Bluetooth Low Energy (BLE) relates to Bluetooth wireless radio technology. It has been designed for low-power and low latency applications for wireless devices within short range. Today, BLE applications can be found from healthcare, fitness, security, smart energy, industrial automation and home entertainment. However, BLE is not limited only those, but increasingly more new application utilizing BLE technology are designed.
The difference between BLE and classic Bluetooth is that the BLE devices consume remarkably less power for communication than classic Bluetooth devices. In addition, the BLE is able to start the data transmission much quicker than the classic Bluetooth. This makes it possible to have BLE devices constantly on and to communicate intermittently with other devices.
In BLE technology, one or more so called slave devices can be connected to a master device. To let the master know about the slave devices before connection, the slave devices (or at that point “advertisers”) periodically, at pseudo-random intervals, pass advertisement packets which the master device (also known as scanner device, i.e. “scanner”) is scanning. Depending on the type of advertisement packet sent by an advertiser device, the scanner device may respond to the received advertisement packet by requesting a connection with the advertiser device, or may respond by requesting further information from the advertiser device. Beacons are a particular type of BLE advertiser device that transmit advertisement packets with a unique identifier to nearby portable electronic devices such as smart phones. An application on a portable electronic device may respond to information within an advertisement packet received from a beacon by performing an action, such as approximating the location of the portable device. After an advertiser device and scanner device become connected as master and slave, the master device may request bonding with the slave device. This means that the devices exchange long term keys or other encryption info to be stored for future connections. In another case, the master device may request pairing with the slave device, in which case the connection may be encrypted only for the duration of the current connection, during which short term keys are exchanged between the master device and slave device.

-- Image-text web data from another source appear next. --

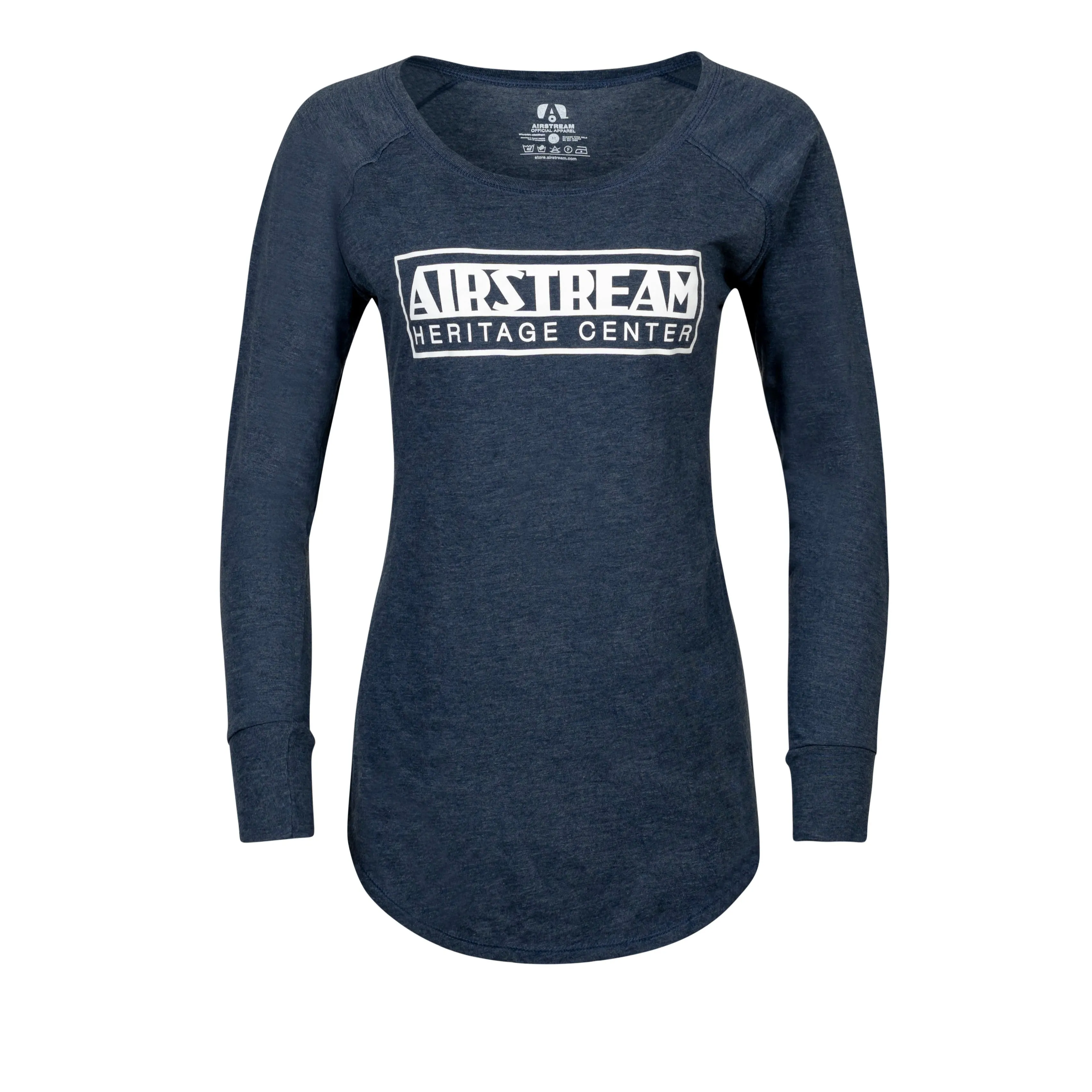 Airstream Heritage Center Womens Long Sleeve T-Shirt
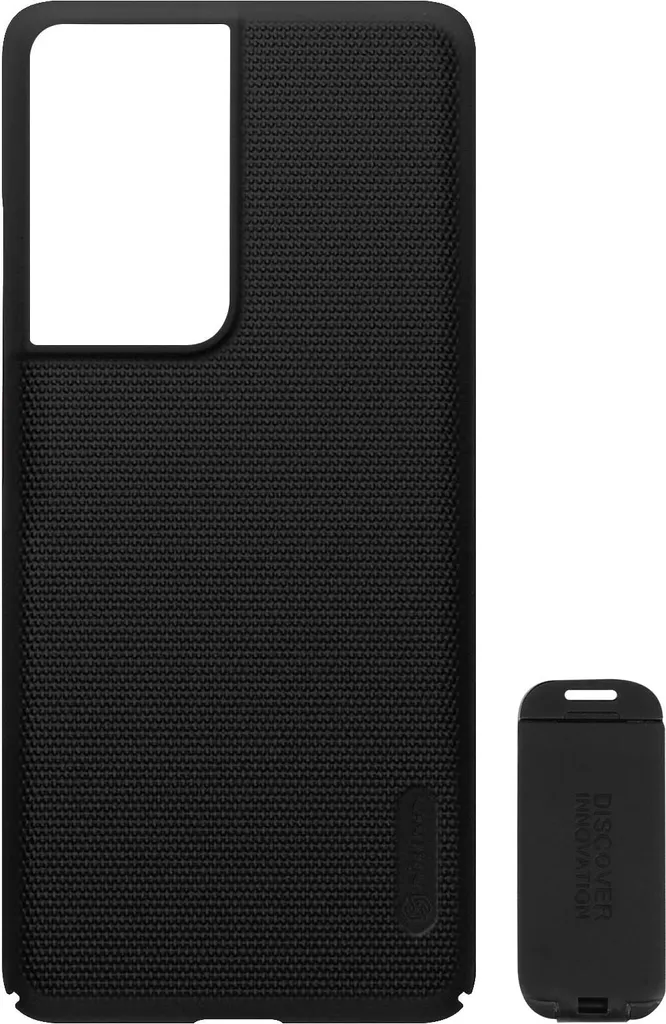 Nillkin Super Frosted Shield S21 Ultra - Cover Nera con Supporto Video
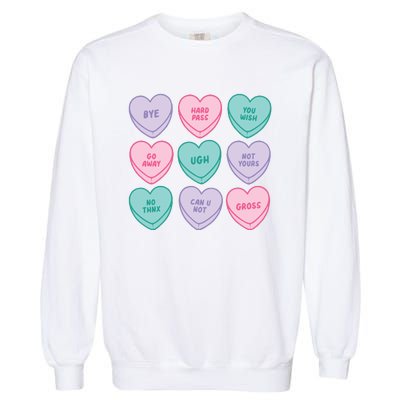 Heart Candy Antivalentine Garment-Dyed Sweatshirt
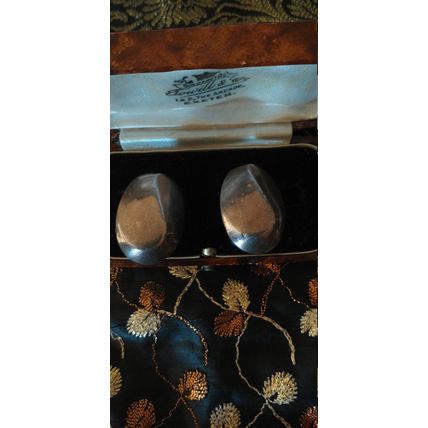Antique Vintage Edwardian Sterling Silver Earrings Clip on Hallmarked -Heavy 10.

Restricting access to a wireless device for bonding or pairing purposes is usually accomplished by initial password authentication. In some cases, a password code is visibly printed onto an outside surface of the wireless device to be accessed. In such a case, a user desiring initial access to that wireless device needs to have visual access to the wireless device in order to see the printed password code on the device. The user may then input that visible code into another (accessing) device to allow the connection process. Other ways to restrict access to a wireless device for bonding or pairing purposes is to require a user to press a button or touch a display on the wireless device to be accessed, or to use another channel to transfer information to the wireless being accessed. However, such authentication technologies add cost & size to the wireless device. Yet another way of restricting access to a wireless device employs received signal strength (RSSI)-based filtering in an attempt to ensure that an accessing device has close proximity to the accessed device. However, RSSI is not always an accurate measure of device proximity since strong radio signals may sometimes be received from wireless devices that are outside the desired threshold distance range for allowing authentication.